Challenging the status quo were Dr. Mark Geier, president of Genetic Centers of America who has studied immunization safety issues for 30 years and testified as an expert witness in dozens of vaccine-injury cases, and his son David, president of MedCon Inc., a medical-legal consulting firm.

In comparing records of children who received a diphtheria-tetanus-pertussis shot preserved with a mercury-containing compound called thimerosal with those who got a thimerosal-free version, they reported the former faced increased risk for speech impairments, autism and attention-deficit disorder -- a risk they said rose along with the level of mercury exposure.

Two years later, using the same information source, the duo -- whose work forms a staple of anti-thimerosal arguments -- linked mercury in vaccines to unspecified developmental delay, tics, attention-deficit disorder, language and speech problems, and neurodevelopmental irregularities in general.

In another survey the Geiers calculated children receiving thimerosal-containing shots were two to six times more likely to have autism, mental retardation and speech disorders than were those not exposed to the mercury-based compound.

(Record excerpts)
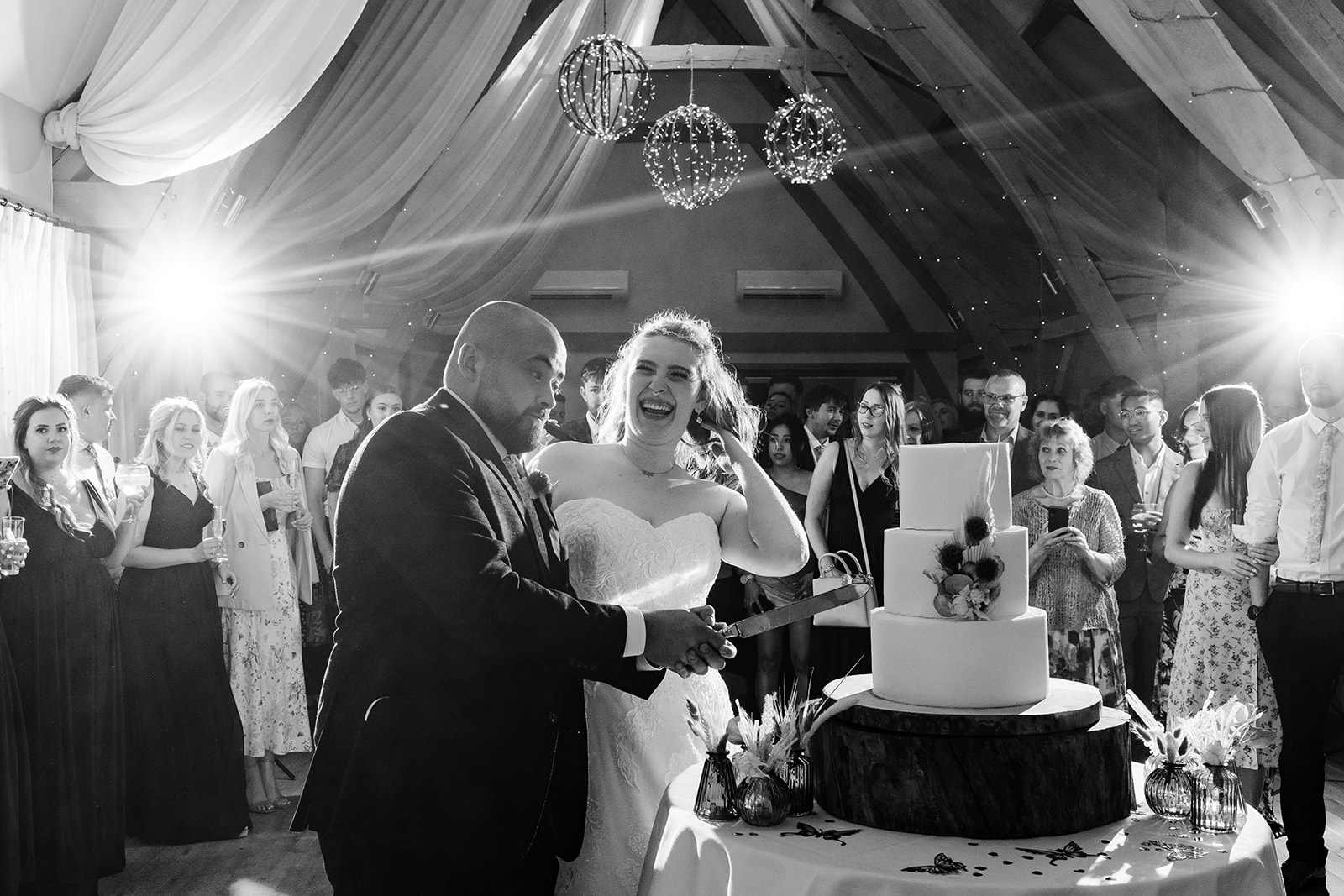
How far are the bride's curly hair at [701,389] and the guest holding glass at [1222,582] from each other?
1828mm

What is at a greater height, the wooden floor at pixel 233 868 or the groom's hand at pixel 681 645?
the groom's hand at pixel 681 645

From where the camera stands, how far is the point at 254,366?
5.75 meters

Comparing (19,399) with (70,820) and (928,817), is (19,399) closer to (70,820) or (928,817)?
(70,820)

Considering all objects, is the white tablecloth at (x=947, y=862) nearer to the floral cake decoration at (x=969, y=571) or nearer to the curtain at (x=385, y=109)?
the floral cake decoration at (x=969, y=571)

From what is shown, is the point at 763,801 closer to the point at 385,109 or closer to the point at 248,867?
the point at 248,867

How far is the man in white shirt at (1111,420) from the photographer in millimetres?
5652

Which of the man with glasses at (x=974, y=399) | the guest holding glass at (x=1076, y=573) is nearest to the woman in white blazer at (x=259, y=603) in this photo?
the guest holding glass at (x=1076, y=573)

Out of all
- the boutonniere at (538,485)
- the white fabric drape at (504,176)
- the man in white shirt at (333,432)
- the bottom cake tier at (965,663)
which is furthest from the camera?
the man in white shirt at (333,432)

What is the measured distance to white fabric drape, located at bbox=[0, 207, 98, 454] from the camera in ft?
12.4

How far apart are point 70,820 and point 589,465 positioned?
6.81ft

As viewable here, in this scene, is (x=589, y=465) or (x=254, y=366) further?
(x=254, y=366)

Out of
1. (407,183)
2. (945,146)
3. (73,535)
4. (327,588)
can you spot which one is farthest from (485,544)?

(The task)
Copy the stretch of the vaccine-safety text from "In comparing records" through "irregularities in general." word for word.

(Task result)
In comparing records of children who received a diphtheria-tetanus-pertussis shot preserved with a mercury-containing compound called thimerosal with those who got a thimerosal-free version, they reported the former faced increased risk for speech impairments, autism and attention-deficit disorder -- a risk they said rose along with the level of mercury exposure.

Two years later, using the same information source, the duo -- whose work forms a staple of anti-thimerosal arguments -- linked mercury in vaccines to unspecified developmental delay, tics, attention-deficit disorder, language and speech problems, and neurodevelopmental irregularities in general.